I think you is probably being affected by “the specialist’s overestimation of the average familiarity of their field”, the problem is that probably I am also affected so it is hard to arrive at a conclusion, XD.

it seems extremely natural to me that once you have the concept of iterators, you want to run through a collection of them, independent of whether they are finite or infinite.

Yes, but this is more of a purely theoretical endeavor, most algorithms do not mix finite and infinite streams, and when they do is mostly by convenience to the programmer and you want a zip like behavior (finishing together with the first finite collection). Often functions are more implemented by their expected use than because of their theoretical soundness, especially in the Base library of a language. Do other languages that you are aware define this concept in the standard library or any mainstream package of them?

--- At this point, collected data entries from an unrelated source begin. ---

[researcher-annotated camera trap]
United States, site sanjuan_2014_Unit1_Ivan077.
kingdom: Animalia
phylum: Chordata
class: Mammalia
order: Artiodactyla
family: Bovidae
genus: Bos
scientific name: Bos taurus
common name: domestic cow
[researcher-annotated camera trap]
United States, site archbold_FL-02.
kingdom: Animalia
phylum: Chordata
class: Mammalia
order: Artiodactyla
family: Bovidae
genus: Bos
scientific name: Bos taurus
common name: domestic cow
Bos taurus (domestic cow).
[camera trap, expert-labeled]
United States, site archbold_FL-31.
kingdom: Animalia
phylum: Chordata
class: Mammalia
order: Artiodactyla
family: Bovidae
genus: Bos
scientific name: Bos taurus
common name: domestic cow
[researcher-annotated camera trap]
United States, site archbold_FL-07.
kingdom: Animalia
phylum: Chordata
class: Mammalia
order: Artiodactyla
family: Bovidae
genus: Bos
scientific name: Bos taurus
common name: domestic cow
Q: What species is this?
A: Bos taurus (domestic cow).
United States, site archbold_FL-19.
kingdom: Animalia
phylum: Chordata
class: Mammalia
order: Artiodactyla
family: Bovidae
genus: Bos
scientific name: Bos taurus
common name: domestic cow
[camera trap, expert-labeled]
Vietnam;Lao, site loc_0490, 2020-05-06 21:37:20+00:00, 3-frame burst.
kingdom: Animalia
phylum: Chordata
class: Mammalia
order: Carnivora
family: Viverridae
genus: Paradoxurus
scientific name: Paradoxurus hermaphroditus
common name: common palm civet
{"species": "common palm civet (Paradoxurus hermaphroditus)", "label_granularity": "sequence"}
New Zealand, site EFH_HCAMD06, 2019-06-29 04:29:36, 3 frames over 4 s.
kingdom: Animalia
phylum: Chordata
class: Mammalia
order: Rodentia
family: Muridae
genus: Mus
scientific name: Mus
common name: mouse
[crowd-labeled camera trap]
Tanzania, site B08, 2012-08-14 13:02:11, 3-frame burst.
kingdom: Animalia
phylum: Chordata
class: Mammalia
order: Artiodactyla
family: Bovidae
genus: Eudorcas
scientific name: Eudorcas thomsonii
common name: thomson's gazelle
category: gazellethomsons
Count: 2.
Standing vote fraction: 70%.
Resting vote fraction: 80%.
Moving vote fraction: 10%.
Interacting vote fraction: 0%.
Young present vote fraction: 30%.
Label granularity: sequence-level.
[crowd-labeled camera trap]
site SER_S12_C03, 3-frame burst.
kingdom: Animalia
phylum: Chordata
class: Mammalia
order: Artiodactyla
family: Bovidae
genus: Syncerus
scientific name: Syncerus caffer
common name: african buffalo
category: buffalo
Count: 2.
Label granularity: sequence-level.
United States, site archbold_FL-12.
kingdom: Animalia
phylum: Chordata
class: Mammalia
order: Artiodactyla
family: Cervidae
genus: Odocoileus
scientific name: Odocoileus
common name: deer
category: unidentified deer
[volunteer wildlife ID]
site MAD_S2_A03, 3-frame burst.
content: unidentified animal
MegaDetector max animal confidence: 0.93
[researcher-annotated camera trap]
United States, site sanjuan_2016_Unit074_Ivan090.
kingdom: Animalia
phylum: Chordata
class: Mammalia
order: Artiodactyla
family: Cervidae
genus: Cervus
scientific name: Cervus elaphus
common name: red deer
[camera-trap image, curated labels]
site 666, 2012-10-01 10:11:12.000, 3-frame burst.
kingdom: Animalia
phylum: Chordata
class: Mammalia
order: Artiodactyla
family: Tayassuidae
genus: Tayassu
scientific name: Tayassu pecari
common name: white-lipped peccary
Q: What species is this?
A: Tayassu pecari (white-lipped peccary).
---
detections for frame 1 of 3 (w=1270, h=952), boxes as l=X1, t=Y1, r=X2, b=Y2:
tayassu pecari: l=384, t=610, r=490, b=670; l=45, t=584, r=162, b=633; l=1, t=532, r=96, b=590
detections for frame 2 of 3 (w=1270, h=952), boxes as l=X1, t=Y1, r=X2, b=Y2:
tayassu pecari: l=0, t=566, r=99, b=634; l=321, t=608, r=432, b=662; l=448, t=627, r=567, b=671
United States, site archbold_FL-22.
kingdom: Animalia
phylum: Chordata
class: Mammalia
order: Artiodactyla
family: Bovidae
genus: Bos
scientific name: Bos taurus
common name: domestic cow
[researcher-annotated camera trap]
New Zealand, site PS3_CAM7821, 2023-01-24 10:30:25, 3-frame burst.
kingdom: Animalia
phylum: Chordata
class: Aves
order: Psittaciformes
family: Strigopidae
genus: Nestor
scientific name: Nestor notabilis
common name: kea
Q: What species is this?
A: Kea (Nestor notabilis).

I find the most common cases for this kind of traversal are either: all iterators are infinite, or all iterators are finite and have the same size. Both are a little simpler to define.

1 Like

Hi @rafael.guerra , yes, it is as @Henrique_Becker is saying, I was curious for a ‘universal’ solution, independent of whether the iterators are finite or infinite or mixed. I was opening this conversation with the question in mind whether such a ‘mesh’ or ‘interleave’ operator would be something generally useful to be added to ‘IterTools.jl’, say. Sorry if I didn’t express this well enough.

In fact, the code from @mcabbott is exactly what I think would be a great addition to IterTools.jl.

Yeah, I agree with everything you are saying. And indeed, I was trying to find whether Python has something like this, and I couldn’t find it. However, Rust has, see interleave. And Haskell has, of course, a very simple way of doing this (Interleave List of Lists in Haskell - Stack Overflow).